There seem to be two call traces according to dmesg:
true 0 waking futex-prob: 1732 1732
Badness in task_rq_lock at kernel/sched.c:277
Call Trace:
[<c011c678>] task_rq_lock+0x78/0xf4
[<c011ccbd>] try_to_wake_up+0x1d/0x2c0
[<c012d35b>] send_signal+0xdb/0x128
[<c011cf80>] wake_up_state+0xc/0x10
[<c012ea0d>] do_notify_parent+0x499/0x54c
[<c0178454>] dput+0x1c/0x274
[<c016226c>] __fput+0xfc/0x124
[<c0160b6e>] filp_close+0x62/0x70
[<c0125c1e>] exit_notify+0x61e/0x660
[<c0126102>] do_exit+0x4a2/0x4b4
[<c012625c>] sys_exit_group+0x0/0x14
[<c012626c>] sys_exit_group+0x10/0x14
[<c038d3f2>] sysenter_past_esp+0x43/0x65
sshd 0 waking futex-prob: 1732 1732
Badness in task_rq_lock at kernel/sched.c:277
Call Trace:
[<c011c678>] task_rq_lock+0x78/0xf4
[<c011ccbd>] try_to_wake_up+0x1d/0x2c0
[<c014a86c>] kmem_cache_alloc+0x20/0x68
[<c012d2be>] send_signal+0x3e/0x128
[<c011cf80>] wake_up_state+0xc/0x10
[<c012d97c>] group_send_sig_info+0x2cc/0x3f0
[<c012dafe>] __kill_pg_info+0x5e/0x90
[<c012db62>] kill_pg_info+0x32/0x5c
[<c012df03>] kill_pg+0x1b/0x20
[<c02536e0>] n_tty_receive_buf+0x530/0x11bc
[<c0334a85>] release_sock+0x75/0x7f
[<c0355fee>] tcp_recvmsg+0x656/0x694
[<c0202141>] avc_has_perm+0x41/0x4d
[<c02561f3>] pty_write+0x12b/0x198
[<c02550dd>] write_chan+0x195/0x1f4
[<c011f088>] default_wake_function+0x0/0x1c
[<c011f088>] default_wake_function+0x0/0x1c
[<c024f982>] tty_write+0x22a/0x2e4
[<c0254f48>] write_chan+0x0/0x1f4
[<c0161517>] vfs_write+0xb7/0xf0
[<c01615d0>] sys_write+0x30/0x50
[<c038d3f2>] sysenter_past_esp+0x43/0x65
But setting a breakpoint in task_rq_lock(), kgdb only ever seems to find
one:
Breakpoint 1, task_rq_lock (p=0xcf3a8330, flags=0xcf105e88) at kernel/sched.c:274
274 printk("%s %i waking %s: %i %i\n",
(gdb) bt
#0 task_rq_lock (p=0xcf3a8330, flags=0xcf105e88) at kernel/sched.c:274
#1 0xc011ce7d in try_to_wake_up (p=0xcf3a8330, state=1, sync=0) at kernel/sched.c:792
#2 0xc011cf80 in wake_up_state (p=0xcf29d420, state=3473952768) at kernel/sched.c:849
#3 0xc012ea0d in do_notify_parent (tsk=0xcf29d420, sig=17) at kernel/signal.c:552
#4 0xc0125c1e in exit_notify (tsk=0xcf29d420) at kernel/exit.c:716
#5 0xc0126102 in do_exit (code=0) at kernel/exit.c:790
#6 0xc012625c in do_group_exit (exit_code=0) at kernel/exit.c:861
#7 0xc012626c in sys_exit_group (error_code=0) at kernel/exit.c:872
#8 0xc038d3f2 in sysenter_past_esp () at net/key/af_key.c:2834
Looks like breakage in the signal code.
Andrew Morton <[email protected]> wrote:
>
> > > Here ya go. :)
>
> Dirk, thanks for that.

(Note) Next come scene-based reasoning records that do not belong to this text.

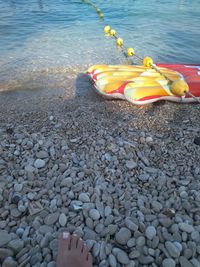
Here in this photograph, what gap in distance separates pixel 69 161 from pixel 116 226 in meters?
0.83

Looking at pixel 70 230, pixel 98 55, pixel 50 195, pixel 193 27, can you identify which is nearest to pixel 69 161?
pixel 50 195

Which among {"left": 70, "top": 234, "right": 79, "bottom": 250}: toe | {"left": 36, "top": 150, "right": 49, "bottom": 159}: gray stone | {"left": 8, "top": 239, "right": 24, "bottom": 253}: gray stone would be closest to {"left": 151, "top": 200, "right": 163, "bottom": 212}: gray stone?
{"left": 70, "top": 234, "right": 79, "bottom": 250}: toe

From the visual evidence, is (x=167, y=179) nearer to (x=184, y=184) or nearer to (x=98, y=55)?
(x=184, y=184)

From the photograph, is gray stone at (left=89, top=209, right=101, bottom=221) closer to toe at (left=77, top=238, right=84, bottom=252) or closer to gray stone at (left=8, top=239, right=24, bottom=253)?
toe at (left=77, top=238, right=84, bottom=252)

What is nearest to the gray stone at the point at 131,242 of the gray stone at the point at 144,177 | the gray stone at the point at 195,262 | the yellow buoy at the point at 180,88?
the gray stone at the point at 195,262

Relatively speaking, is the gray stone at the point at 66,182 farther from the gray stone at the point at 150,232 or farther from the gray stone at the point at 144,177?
the gray stone at the point at 150,232

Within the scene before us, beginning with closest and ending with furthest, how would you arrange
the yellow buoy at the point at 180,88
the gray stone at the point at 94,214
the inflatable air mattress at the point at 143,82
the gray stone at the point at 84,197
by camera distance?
the gray stone at the point at 94,214 < the gray stone at the point at 84,197 < the yellow buoy at the point at 180,88 < the inflatable air mattress at the point at 143,82

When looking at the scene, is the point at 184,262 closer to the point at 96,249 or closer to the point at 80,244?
the point at 96,249

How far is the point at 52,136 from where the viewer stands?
3000 millimetres

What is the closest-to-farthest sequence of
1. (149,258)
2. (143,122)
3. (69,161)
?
(149,258) < (69,161) < (143,122)

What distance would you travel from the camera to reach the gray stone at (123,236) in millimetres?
1896

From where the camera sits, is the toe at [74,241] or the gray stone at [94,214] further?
the gray stone at [94,214]

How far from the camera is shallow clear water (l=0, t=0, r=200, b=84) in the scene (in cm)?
584

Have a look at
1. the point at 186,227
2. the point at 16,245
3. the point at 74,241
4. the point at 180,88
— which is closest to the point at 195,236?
the point at 186,227
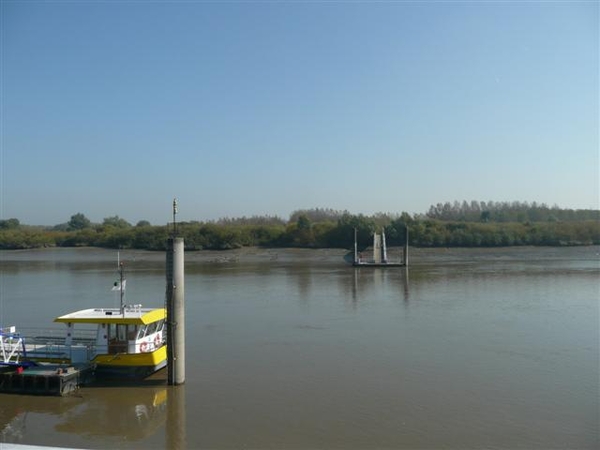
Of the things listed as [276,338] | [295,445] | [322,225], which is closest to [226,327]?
[276,338]

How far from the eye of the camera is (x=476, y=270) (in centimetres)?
5050

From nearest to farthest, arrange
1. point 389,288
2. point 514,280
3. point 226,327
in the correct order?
point 226,327 → point 389,288 → point 514,280

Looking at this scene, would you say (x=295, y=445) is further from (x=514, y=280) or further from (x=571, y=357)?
(x=514, y=280)

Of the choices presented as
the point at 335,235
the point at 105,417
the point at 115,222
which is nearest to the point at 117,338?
the point at 105,417

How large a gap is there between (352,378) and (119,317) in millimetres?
6861

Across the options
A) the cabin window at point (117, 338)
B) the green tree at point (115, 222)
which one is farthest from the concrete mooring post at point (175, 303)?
the green tree at point (115, 222)

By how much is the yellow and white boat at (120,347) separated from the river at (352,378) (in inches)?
28.0

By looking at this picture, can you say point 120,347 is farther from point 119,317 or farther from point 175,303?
point 175,303

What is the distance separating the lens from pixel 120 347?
1542 centimetres

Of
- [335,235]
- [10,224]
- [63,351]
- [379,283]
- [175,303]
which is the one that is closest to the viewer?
[175,303]

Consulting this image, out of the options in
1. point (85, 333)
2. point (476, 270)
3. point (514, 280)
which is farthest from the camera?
point (476, 270)

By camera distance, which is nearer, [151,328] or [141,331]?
[141,331]

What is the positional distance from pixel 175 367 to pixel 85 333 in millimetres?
4487

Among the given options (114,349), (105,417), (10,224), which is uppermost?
(10,224)
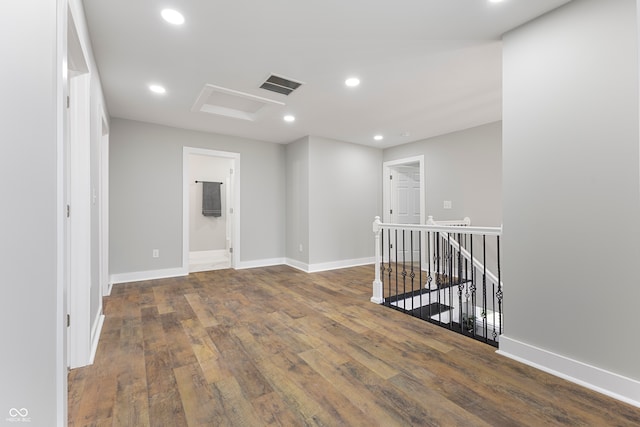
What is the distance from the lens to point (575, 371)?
176 cm

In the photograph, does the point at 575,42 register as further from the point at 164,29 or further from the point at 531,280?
the point at 164,29

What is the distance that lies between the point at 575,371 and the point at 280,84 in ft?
11.0

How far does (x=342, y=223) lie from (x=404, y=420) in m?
4.02

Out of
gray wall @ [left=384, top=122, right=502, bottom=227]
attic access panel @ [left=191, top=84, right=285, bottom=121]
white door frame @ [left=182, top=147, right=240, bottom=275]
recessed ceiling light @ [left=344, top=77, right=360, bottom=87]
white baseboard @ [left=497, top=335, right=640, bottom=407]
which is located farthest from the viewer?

It's worth its weight.
>
> >
> > Doesn't work for me (2.6.5-rc1 Debian unstable 2xi686).
>
> It works here.
Then again, I only saw the debug messages on the wakeup path. I'm unable
to trigger the warning in futex_wait().